● Work to complete
Display each line of the items below that contains the word "scene", treating uppercase and lowercase letters as different.

[start of Provided information]

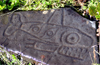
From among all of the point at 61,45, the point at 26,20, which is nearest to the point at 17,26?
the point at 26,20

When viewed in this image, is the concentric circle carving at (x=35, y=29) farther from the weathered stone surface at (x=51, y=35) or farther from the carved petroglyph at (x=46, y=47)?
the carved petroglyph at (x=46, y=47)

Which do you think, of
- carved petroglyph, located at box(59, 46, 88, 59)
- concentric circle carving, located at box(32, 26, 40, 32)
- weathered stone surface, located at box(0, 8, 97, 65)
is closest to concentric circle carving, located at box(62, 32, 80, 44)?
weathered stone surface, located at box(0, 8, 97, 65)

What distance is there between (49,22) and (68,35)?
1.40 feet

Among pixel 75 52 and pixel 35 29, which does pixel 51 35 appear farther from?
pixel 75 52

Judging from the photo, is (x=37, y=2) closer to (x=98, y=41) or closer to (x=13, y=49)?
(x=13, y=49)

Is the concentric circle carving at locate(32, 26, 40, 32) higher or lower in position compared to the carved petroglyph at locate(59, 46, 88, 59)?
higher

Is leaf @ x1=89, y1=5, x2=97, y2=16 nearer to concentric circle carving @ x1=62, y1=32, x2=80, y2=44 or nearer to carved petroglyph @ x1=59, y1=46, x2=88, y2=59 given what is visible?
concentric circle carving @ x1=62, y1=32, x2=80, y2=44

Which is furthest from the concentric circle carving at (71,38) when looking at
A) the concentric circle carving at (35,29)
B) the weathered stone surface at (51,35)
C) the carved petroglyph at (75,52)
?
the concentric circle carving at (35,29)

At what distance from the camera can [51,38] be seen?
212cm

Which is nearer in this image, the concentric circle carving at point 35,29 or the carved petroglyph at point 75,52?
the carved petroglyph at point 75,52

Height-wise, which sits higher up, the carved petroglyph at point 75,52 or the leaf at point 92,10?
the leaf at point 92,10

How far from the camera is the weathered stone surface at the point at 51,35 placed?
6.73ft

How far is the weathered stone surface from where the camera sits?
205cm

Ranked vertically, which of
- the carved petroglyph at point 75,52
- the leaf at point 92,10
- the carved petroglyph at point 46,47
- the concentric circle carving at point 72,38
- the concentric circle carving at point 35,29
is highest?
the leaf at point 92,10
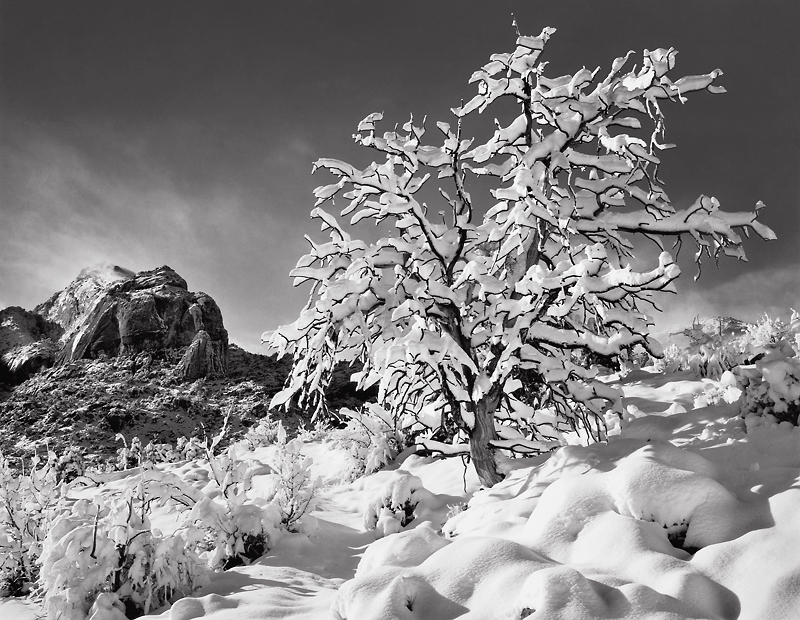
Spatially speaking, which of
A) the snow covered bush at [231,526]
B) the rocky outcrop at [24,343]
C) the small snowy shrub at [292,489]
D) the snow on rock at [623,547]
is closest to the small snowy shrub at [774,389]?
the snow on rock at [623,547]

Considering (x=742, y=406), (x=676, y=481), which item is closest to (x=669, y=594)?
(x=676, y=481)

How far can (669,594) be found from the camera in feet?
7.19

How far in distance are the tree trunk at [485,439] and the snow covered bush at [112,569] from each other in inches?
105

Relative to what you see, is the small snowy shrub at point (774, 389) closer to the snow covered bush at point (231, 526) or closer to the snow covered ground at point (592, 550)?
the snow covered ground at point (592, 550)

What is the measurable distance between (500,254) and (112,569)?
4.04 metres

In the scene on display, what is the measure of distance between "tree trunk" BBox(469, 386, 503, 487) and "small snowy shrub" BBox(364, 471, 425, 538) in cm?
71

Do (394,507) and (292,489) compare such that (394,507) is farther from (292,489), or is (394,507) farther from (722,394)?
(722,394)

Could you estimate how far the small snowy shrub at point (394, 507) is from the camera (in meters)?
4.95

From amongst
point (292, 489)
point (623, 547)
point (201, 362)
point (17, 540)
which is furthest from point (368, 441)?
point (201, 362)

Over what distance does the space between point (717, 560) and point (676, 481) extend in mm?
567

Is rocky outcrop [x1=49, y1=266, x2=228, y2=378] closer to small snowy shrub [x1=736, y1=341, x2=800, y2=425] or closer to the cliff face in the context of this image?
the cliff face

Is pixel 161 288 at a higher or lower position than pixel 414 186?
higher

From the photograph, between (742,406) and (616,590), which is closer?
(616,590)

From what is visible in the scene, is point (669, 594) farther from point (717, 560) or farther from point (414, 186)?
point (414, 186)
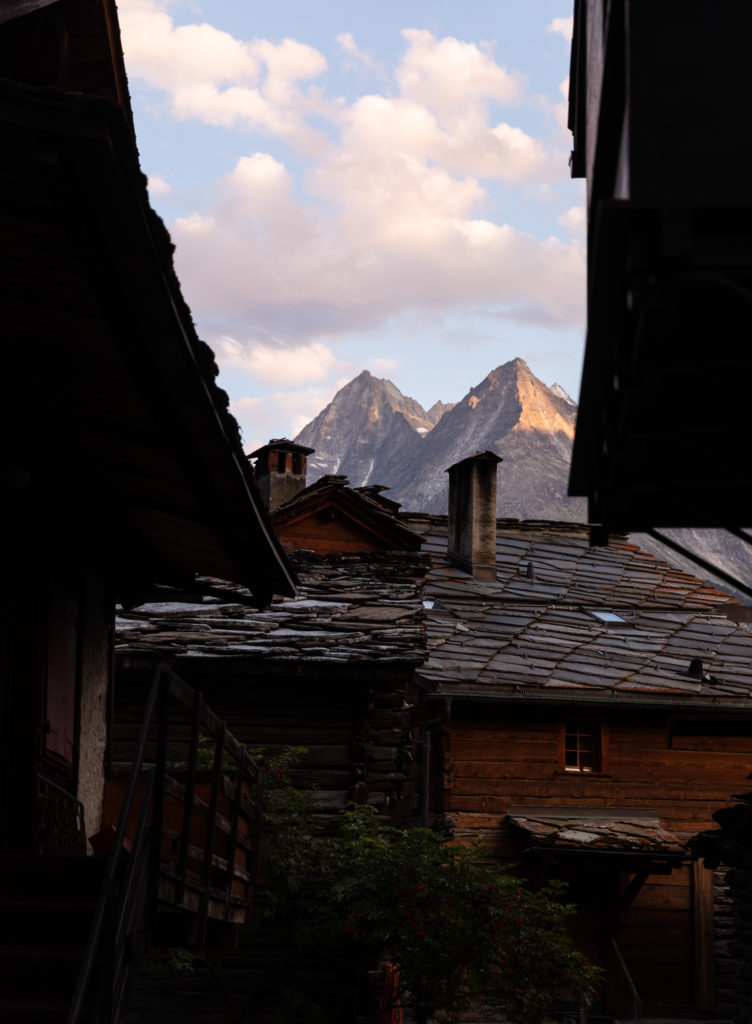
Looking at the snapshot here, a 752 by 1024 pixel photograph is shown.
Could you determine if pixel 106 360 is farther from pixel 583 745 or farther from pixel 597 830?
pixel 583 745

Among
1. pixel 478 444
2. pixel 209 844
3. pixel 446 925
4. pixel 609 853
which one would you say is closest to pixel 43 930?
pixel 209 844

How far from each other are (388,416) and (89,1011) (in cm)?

[end of Provided information]
[start of Provided information]

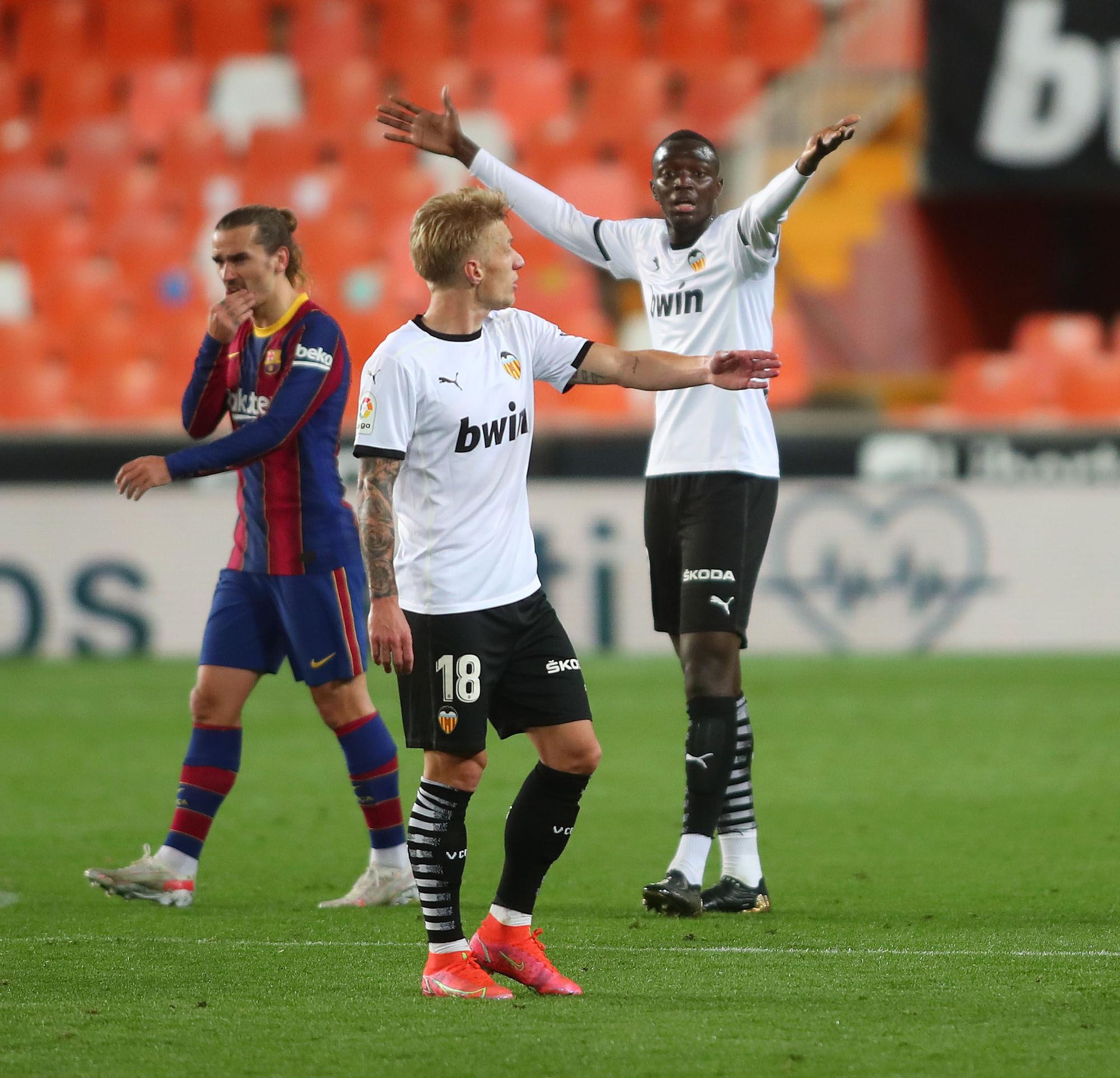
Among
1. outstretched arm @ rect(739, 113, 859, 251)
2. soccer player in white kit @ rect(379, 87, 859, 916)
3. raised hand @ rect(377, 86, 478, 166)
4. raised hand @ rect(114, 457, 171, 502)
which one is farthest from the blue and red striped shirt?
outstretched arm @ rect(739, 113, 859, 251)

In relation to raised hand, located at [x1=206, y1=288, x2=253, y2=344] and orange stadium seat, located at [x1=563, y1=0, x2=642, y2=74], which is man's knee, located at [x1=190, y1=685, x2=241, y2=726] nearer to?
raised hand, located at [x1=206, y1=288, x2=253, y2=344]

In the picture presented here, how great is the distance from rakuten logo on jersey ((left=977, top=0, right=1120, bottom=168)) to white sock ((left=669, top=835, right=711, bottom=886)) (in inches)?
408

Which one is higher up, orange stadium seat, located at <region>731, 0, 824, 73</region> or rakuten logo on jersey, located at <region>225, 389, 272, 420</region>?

[end of Provided information]
[start of Provided information]

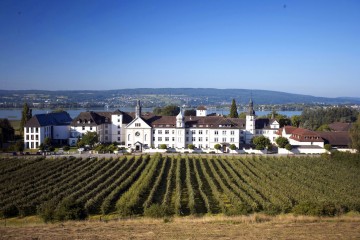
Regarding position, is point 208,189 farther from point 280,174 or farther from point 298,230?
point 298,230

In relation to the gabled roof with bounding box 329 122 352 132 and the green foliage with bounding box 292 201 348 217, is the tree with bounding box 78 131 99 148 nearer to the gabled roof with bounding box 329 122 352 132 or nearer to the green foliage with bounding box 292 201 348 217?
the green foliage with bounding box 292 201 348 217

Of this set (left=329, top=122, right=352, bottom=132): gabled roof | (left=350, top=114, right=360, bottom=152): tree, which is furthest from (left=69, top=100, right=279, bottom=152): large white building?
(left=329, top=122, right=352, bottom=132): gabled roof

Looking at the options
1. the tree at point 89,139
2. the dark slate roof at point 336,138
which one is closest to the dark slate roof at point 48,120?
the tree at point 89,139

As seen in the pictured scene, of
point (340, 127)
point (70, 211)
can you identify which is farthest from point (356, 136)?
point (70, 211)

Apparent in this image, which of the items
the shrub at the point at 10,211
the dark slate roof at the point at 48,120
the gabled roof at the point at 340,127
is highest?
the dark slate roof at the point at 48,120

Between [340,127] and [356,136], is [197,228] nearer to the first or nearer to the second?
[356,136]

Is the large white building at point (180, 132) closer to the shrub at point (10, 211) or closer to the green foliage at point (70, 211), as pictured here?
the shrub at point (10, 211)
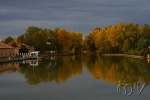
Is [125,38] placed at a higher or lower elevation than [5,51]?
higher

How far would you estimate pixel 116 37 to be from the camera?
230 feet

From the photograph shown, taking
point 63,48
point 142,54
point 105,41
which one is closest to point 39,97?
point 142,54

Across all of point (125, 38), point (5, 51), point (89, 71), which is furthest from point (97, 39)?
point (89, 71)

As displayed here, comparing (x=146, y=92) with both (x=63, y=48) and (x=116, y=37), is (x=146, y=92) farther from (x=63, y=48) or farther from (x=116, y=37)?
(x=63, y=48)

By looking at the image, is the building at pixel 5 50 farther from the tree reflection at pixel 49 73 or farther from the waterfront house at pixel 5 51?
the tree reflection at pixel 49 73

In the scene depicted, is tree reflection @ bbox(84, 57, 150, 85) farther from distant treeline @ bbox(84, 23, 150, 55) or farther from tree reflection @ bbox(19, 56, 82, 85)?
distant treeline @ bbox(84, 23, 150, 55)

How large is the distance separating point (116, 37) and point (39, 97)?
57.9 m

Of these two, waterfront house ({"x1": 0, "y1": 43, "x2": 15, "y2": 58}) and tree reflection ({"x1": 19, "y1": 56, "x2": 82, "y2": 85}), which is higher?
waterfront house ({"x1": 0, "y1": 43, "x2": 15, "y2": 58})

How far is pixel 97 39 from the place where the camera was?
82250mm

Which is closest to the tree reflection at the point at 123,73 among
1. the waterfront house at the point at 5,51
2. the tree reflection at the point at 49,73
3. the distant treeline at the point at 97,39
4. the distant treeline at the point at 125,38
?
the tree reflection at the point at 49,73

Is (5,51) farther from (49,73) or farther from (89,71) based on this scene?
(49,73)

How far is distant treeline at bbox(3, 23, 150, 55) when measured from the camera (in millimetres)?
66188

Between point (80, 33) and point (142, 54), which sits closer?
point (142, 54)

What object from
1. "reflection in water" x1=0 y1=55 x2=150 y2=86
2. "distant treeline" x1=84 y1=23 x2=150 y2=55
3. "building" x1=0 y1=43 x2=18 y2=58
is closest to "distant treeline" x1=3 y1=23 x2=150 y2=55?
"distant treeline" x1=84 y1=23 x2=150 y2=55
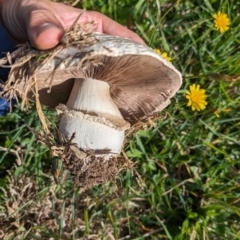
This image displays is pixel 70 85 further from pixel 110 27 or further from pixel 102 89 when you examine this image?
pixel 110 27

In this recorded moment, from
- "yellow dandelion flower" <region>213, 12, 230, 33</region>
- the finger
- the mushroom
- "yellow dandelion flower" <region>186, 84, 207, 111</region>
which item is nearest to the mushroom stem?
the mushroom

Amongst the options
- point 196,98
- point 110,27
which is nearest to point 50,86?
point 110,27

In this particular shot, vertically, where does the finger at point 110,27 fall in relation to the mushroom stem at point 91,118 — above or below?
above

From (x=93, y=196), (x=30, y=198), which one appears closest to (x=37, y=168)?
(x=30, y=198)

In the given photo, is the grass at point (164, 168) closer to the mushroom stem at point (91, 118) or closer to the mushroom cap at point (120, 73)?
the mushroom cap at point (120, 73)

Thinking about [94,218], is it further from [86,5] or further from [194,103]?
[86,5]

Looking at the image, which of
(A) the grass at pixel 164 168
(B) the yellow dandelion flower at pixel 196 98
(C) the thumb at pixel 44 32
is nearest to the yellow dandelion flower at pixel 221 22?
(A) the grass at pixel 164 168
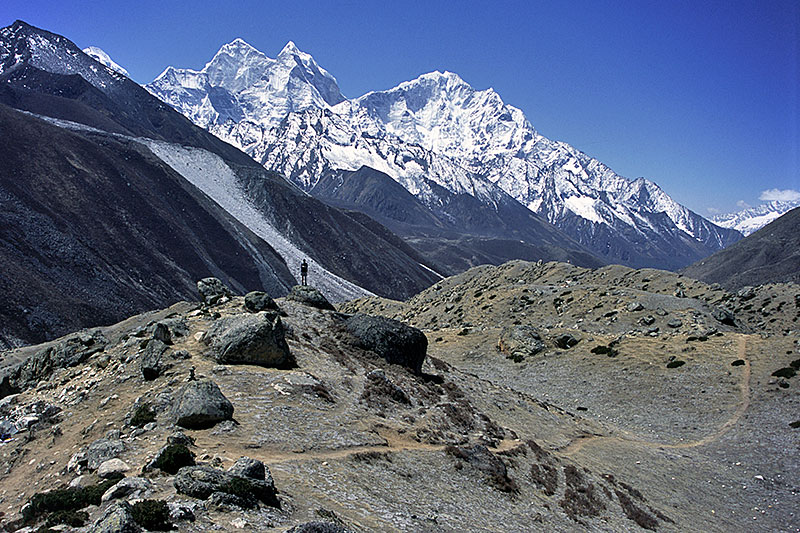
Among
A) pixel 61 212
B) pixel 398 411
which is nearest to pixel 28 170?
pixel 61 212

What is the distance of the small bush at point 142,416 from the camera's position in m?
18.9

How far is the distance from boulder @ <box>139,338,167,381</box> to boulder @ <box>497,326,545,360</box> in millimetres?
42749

[end of Provided information]

● Written response
In the scene on display, what is the measure of distance between "tree trunk" BBox(469, 386, 503, 487) and "small snowy shrub" BBox(364, 471, 425, 538) in cm?
From what is visible in the scene, is point (669, 594) farther from point (717, 560) or farther from point (414, 186)?
As seen in the pictured scene, of
In the scene depicted, is tree reflection @ bbox(84, 57, 150, 85) farther from distant treeline @ bbox(84, 23, 150, 55) or farther from tree reflection @ bbox(19, 56, 82, 85)?
Is (5,51) farther from (49,73) or farther from (89,71) based on this scene?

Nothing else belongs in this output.